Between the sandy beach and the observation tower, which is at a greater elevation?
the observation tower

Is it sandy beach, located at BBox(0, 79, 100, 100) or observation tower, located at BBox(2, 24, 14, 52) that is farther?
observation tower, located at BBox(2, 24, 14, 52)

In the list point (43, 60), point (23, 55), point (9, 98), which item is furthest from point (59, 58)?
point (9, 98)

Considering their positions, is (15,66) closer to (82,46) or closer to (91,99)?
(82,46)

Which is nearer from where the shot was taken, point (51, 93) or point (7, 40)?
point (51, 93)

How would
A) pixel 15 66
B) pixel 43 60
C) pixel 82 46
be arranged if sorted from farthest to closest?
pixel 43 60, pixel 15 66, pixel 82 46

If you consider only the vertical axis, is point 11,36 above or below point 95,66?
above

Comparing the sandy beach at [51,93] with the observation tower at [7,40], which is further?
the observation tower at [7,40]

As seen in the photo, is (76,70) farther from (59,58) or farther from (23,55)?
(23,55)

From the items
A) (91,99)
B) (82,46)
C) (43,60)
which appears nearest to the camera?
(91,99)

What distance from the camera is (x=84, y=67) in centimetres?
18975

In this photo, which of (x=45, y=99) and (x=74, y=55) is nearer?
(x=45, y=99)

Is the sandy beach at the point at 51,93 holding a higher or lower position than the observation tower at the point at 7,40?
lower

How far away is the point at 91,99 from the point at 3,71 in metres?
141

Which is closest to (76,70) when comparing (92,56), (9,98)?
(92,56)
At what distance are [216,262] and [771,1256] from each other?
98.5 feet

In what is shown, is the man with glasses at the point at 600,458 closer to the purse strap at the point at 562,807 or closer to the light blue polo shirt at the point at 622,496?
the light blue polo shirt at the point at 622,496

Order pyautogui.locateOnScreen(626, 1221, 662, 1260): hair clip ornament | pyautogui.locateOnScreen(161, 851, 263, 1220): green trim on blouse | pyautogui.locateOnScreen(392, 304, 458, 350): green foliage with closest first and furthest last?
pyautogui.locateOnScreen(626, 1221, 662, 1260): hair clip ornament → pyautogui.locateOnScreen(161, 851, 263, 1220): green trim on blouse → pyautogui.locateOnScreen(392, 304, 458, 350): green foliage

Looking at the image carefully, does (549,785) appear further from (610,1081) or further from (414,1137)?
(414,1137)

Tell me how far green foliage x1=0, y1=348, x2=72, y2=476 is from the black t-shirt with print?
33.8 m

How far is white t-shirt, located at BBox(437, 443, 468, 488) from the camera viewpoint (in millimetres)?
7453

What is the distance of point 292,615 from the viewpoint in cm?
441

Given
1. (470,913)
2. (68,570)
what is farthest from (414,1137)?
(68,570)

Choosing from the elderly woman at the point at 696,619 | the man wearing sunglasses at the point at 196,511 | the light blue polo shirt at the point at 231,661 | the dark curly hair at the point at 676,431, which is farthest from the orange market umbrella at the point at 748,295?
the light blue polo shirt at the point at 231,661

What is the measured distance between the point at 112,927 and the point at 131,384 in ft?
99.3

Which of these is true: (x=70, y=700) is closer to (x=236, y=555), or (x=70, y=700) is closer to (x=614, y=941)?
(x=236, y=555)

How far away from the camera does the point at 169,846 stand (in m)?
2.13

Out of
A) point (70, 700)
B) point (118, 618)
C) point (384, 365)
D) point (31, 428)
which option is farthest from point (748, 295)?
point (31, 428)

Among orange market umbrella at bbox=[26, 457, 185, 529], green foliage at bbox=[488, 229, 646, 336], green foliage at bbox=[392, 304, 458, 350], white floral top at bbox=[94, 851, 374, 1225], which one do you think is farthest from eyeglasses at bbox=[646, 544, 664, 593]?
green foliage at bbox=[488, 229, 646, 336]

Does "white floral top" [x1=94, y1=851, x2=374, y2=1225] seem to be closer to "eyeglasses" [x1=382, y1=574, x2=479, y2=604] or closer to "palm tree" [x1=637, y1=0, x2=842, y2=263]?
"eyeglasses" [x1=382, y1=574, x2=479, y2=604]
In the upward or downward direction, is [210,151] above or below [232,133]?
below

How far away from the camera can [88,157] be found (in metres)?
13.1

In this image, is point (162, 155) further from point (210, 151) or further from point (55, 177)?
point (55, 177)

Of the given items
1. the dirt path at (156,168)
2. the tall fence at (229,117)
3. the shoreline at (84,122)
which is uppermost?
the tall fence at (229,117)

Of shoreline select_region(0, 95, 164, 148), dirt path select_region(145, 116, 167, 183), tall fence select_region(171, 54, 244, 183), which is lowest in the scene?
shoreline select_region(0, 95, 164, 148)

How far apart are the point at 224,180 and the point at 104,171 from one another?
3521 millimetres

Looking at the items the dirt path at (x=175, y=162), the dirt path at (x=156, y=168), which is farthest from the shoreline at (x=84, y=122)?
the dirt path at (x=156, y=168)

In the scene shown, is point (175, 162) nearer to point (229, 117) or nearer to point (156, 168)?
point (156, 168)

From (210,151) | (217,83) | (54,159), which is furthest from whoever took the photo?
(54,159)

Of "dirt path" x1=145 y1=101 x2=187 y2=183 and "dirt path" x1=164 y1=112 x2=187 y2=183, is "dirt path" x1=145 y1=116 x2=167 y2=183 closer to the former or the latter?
· · · · ·
### [STATED PROBLEM]
Give all the entries again exactly; leave none out.

### [SOLUTION BELOW]
Between the sandy beach and the observation tower, which is at a greater elevation?
the observation tower

Is it sandy beach, located at BBox(0, 79, 100, 100) or observation tower, located at BBox(2, 24, 14, 52) that is farther?
observation tower, located at BBox(2, 24, 14, 52)

In the list point (43, 60), point (23, 55), point (9, 98), which item is furthest from point (59, 58)?
point (9, 98)

Considering their positions, is (15,66) closer to (82,46) or closer to (91,99)?
(82,46)

Which is nearer from where the shot was taken, point (51, 93) or point (7, 40)?
point (51, 93)

How would
A) pixel 15 66
B) pixel 43 60
C) pixel 82 46
be arranged if sorted from farthest to closest?
pixel 43 60, pixel 15 66, pixel 82 46

If you consider only the vertical axis, is point 11,36 above or below point 95,66?
above

Comparing the sandy beach at [51,93] with the observation tower at [7,40], which is further?
the observation tower at [7,40]

As seen in the photo, is (76,70) farther from (59,58) or farther from (23,55)?
(23,55)

From the items
A) (91,99)
B) (82,46)
C) (43,60)
which appears nearest to the camera?
(91,99)

What distance from the camera is (x=84, y=67) in centimetres?
18975

In this photo, which of (x=45, y=99) and (x=74, y=55) is nearer?
(x=45, y=99)

Is the sandy beach at the point at 51,93 holding a higher or lower position than the observation tower at the point at 7,40?
lower

How far away is the point at 91,99 from the point at 3,71 in metres?
141

Which is closest to (76,70) when comparing (92,56), (9,98)?
(92,56)
At what distance are [216,262] and [771,1256] from each other?
98.5 feet

In what is shown, is the man with glasses at the point at 600,458 closer to the purse strap at the point at 562,807 or closer to the light blue polo shirt at the point at 622,496?
the light blue polo shirt at the point at 622,496

Order pyautogui.locateOnScreen(626, 1221, 662, 1260): hair clip ornament | pyautogui.locateOnScreen(161, 851, 263, 1220): green trim on blouse | pyautogui.locateOnScreen(392, 304, 458, 350): green foliage with closest first and furthest last?
pyautogui.locateOnScreen(626, 1221, 662, 1260): hair clip ornament → pyautogui.locateOnScreen(161, 851, 263, 1220): green trim on blouse → pyautogui.locateOnScreen(392, 304, 458, 350): green foliage

Looking at the image carefully, does (549,785) appear further from (610,1081) or further from (414,1137)?
(414,1137)

Tell me how far green foliage x1=0, y1=348, x2=72, y2=476 is from the black t-shirt with print?
33.8 m

How far is white t-shirt, located at BBox(437, 443, 468, 488) from the camera viewpoint (in millimetres)?
7453

What is the distance of point 292,615 from the viewpoint in cm?
441

Given
1. (470,913)
2. (68,570)
what is farthest from (414,1137)?
(68,570)

Choosing from the elderly woman at the point at 696,619 | the man wearing sunglasses at the point at 196,511 | the light blue polo shirt at the point at 231,661 | the dark curly hair at the point at 676,431, which is farthest from the orange market umbrella at the point at 748,295?
the light blue polo shirt at the point at 231,661

What is the measured distance between the point at 112,927 and the point at 131,384 in ft?
99.3

Which of these is true: (x=70, y=700) is closer to (x=236, y=555), or (x=70, y=700) is closer to (x=614, y=941)?
(x=236, y=555)

How far away from the camera does the point at 169,846 stand (in m)?
2.13

Out of
A) point (70, 700)
B) point (118, 618)
C) point (384, 365)
D) point (31, 428)
which option is farthest from point (748, 295)?
point (31, 428)

Among orange market umbrella at bbox=[26, 457, 185, 529], green foliage at bbox=[488, 229, 646, 336], green foliage at bbox=[392, 304, 458, 350], white floral top at bbox=[94, 851, 374, 1225], which one do you think is farthest from eyeglasses at bbox=[646, 544, 664, 593]?
green foliage at bbox=[488, 229, 646, 336]

Does "white floral top" [x1=94, y1=851, x2=374, y2=1225] seem to be closer to "eyeglasses" [x1=382, y1=574, x2=479, y2=604] or closer to "palm tree" [x1=637, y1=0, x2=842, y2=263]?
"eyeglasses" [x1=382, y1=574, x2=479, y2=604]
In the upward or downward direction, is [210,151] above or below [232,133]?
below

How far away from the camera can [88,157] be found (in metres)?
13.1

In this image, is point (162, 155) further from point (210, 151) or further from point (55, 177)?
point (55, 177)

Of the given items
1. the dirt path at (156,168)
2. the tall fence at (229,117)
3. the shoreline at (84,122)
which is uppermost?
the tall fence at (229,117)

Of shoreline select_region(0, 95, 164, 148), dirt path select_region(145, 116, 167, 183), tall fence select_region(171, 54, 244, 183), which is lowest in the scene?
shoreline select_region(0, 95, 164, 148)

How far apart are the point at 224,180 and the point at 104,171 from one another?
3521 millimetres

Looking at the items the dirt path at (x=175, y=162), the dirt path at (x=156, y=168), which is farthest from the shoreline at (x=84, y=122)?
the dirt path at (x=156, y=168)

In the scene shown, is point (175, 162) nearer to point (229, 117) or nearer to point (156, 168)?
point (156, 168)

From (210,151) | (217,83) | (54,159), which is furthest from whoever took the photo?
(54,159)

Of "dirt path" x1=145 y1=101 x2=187 y2=183 and "dirt path" x1=164 y1=112 x2=187 y2=183, is "dirt path" x1=145 y1=116 x2=167 y2=183 closer to the former or the latter?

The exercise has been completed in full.